[start Materials provided]

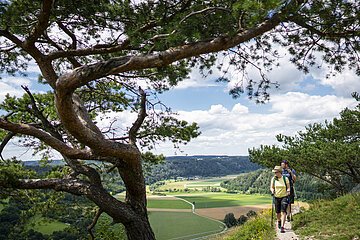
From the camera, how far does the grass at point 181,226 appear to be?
51.7m

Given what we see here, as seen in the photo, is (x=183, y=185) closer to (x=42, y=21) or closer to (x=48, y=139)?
(x=48, y=139)

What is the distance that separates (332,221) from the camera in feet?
22.9

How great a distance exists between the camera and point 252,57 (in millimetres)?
5082

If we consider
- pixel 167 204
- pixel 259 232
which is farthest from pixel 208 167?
pixel 259 232

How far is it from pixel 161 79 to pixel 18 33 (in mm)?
2473

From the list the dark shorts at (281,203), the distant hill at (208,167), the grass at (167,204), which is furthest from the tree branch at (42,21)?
the distant hill at (208,167)

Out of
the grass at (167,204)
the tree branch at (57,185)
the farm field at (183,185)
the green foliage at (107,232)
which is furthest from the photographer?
the farm field at (183,185)

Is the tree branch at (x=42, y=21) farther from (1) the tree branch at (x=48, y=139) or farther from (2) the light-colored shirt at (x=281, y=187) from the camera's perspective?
(2) the light-colored shirt at (x=281, y=187)

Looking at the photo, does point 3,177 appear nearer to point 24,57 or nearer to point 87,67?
point 24,57

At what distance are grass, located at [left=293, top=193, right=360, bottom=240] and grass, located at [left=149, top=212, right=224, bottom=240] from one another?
43729 mm

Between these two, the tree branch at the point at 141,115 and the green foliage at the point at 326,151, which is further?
the green foliage at the point at 326,151

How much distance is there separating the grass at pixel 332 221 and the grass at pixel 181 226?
43.7 m

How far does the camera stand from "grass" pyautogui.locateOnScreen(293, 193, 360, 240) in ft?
19.7

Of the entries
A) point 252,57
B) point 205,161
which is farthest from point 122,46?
point 205,161
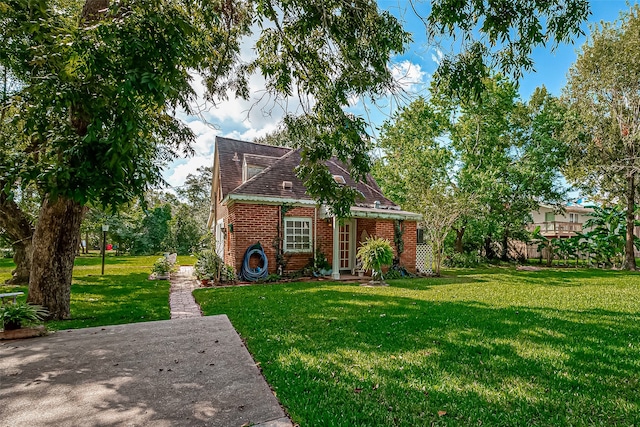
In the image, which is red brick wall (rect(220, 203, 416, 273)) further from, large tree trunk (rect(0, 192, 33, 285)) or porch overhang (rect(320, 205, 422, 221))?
large tree trunk (rect(0, 192, 33, 285))

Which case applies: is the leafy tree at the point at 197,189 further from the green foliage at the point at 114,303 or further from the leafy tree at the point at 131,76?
the leafy tree at the point at 131,76

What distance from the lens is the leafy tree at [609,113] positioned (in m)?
16.2

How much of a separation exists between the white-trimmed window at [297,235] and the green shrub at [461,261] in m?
10.2

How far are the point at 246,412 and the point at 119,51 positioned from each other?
12.9ft

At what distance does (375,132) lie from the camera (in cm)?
540

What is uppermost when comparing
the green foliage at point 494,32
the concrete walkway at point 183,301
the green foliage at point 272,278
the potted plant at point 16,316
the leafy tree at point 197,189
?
the leafy tree at point 197,189

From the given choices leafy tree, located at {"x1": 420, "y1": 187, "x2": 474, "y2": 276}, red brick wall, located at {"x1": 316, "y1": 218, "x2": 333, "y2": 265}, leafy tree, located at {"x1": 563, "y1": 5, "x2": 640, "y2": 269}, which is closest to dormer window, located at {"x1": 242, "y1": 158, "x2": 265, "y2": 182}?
red brick wall, located at {"x1": 316, "y1": 218, "x2": 333, "y2": 265}

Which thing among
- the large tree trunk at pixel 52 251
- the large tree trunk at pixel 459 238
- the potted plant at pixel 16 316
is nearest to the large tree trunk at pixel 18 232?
the large tree trunk at pixel 52 251

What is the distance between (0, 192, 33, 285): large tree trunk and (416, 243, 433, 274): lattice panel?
1501cm

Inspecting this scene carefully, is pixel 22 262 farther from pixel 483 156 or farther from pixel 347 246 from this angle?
pixel 483 156

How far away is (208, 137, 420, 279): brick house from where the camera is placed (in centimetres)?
1208

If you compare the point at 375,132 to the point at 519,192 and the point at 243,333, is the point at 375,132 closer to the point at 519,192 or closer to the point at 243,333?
the point at 243,333

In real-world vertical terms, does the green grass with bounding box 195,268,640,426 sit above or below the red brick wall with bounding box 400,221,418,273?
below

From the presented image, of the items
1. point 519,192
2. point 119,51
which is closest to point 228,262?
point 119,51
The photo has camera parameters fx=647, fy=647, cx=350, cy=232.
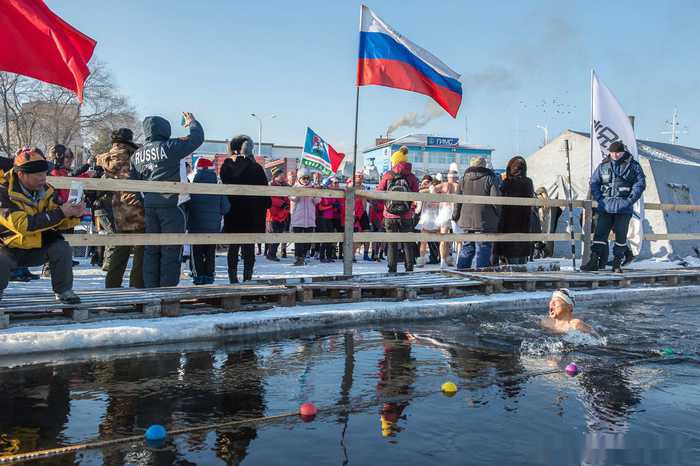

[end Materials provided]

### [What needs to be done]
Rewrite every one of the records above, changing each occurrence of "tree branch" to "tree limb" and keeping everything else the same, and leave out the pictures.

### [Reply]
From the camera, how far does the grass at point 181,226 appear to be?
51.7m

Given what we see here, as seen in the photo, is (x=183, y=185) closer to (x=42, y=21) or closer to (x=48, y=139)?
(x=48, y=139)

What is the distance that separates (332,221) from the camera in feet?
22.9

How great a distance exists between the camera and point 252,57 (in millimetres)?
5082

If we consider
- pixel 167 204
- pixel 259 232
which is farthest from pixel 208 167?
pixel 259 232

How far is it from pixel 161 79 to pixel 18 33 (in mm)?
2473

From the list the dark shorts at (281,203), the distant hill at (208,167), the grass at (167,204), which is furthest from the tree limb at (42,21)?
the distant hill at (208,167)

Out of
the grass at (167,204)
the tree limb at (57,185)
the farm field at (183,185)
the green foliage at (107,232)
which is furthest from the photographer?
the farm field at (183,185)

Is the tree limb at (x=42, y=21) farther from (1) the tree limb at (x=48, y=139) or farther from (2) the light-colored shirt at (x=281, y=187) from the camera's perspective?
(2) the light-colored shirt at (x=281, y=187)

Looking at the photo, does point 3,177 appear nearer to point 24,57 or nearer to point 87,67?
point 24,57

At what distance are grass, located at [left=293, top=193, right=360, bottom=240] and grass, located at [left=149, top=212, right=224, bottom=240] from one another?
43729 mm

Between these two, the tree limb at the point at 141,115 and the green foliage at the point at 326,151, which is further?
the green foliage at the point at 326,151

How much distance is there separating the grass at pixel 332 221 and the grass at pixel 181 226?
43.7 m

How far does the camera stand from "grass" pyautogui.locateOnScreen(293, 193, 360, 240) in ft?
19.7

Of the entries
A) point 252,57
B) point 205,161
which is farthest from point 122,46?
point 205,161
In the image, which is red brick wall (rect(220, 203, 416, 273)) further from, large tree trunk (rect(0, 192, 33, 285)) or porch overhang (rect(320, 205, 422, 221))?
large tree trunk (rect(0, 192, 33, 285))

Which case applies: is the leafy tree at the point at 197,189 further from the green foliage at the point at 114,303 or further from the leafy tree at the point at 131,76?
the leafy tree at the point at 131,76

What distance from the lens is the leafy tree at [609,113] positioned (in m)?
16.2

How much of a separation exists between the white-trimmed window at [297,235] and the green shrub at [461,261] in m?
10.2

How far are the point at 246,412 and the point at 119,51 positioned from each other?
12.9ft

At what distance does (375,132) lie from the camera (in cm)?
540

What is uppermost when comparing
the green foliage at point 494,32
the concrete walkway at point 183,301
the green foliage at point 272,278
the potted plant at point 16,316
the leafy tree at point 197,189
?
the leafy tree at point 197,189

From the given choices leafy tree, located at {"x1": 420, "y1": 187, "x2": 474, "y2": 276}, red brick wall, located at {"x1": 316, "y1": 218, "x2": 333, "y2": 265}, leafy tree, located at {"x1": 563, "y1": 5, "x2": 640, "y2": 269}, which is closest to dormer window, located at {"x1": 242, "y1": 158, "x2": 265, "y2": 182}?
red brick wall, located at {"x1": 316, "y1": 218, "x2": 333, "y2": 265}

Which thing among
- the large tree trunk at pixel 52 251
- the large tree trunk at pixel 459 238
- the potted plant at pixel 16 316
is nearest to the large tree trunk at pixel 18 232?
the large tree trunk at pixel 52 251

What is the distance between (0, 192, 33, 285): large tree trunk and (416, 243, 433, 274): lattice panel?
1501cm

Inspecting this scene carefully, is pixel 22 262 farther from pixel 483 156 or farther from pixel 347 246 from this angle?
pixel 483 156

How far away is (208, 137, 420, 279): brick house from where the camera is placed (in centimetres)?
1208

If you compare the point at 375,132 to the point at 519,192 and the point at 243,333, is the point at 375,132 closer to the point at 519,192 or closer to the point at 243,333?
the point at 243,333

In real-world vertical terms, does the green grass with bounding box 195,268,640,426 sit above or below the red brick wall with bounding box 400,221,418,273?
below

From the presented image, of the items
1. point 519,192
2. point 119,51
which is closest to point 228,262?
point 119,51
The photo has camera parameters fx=647, fy=647, cx=350, cy=232.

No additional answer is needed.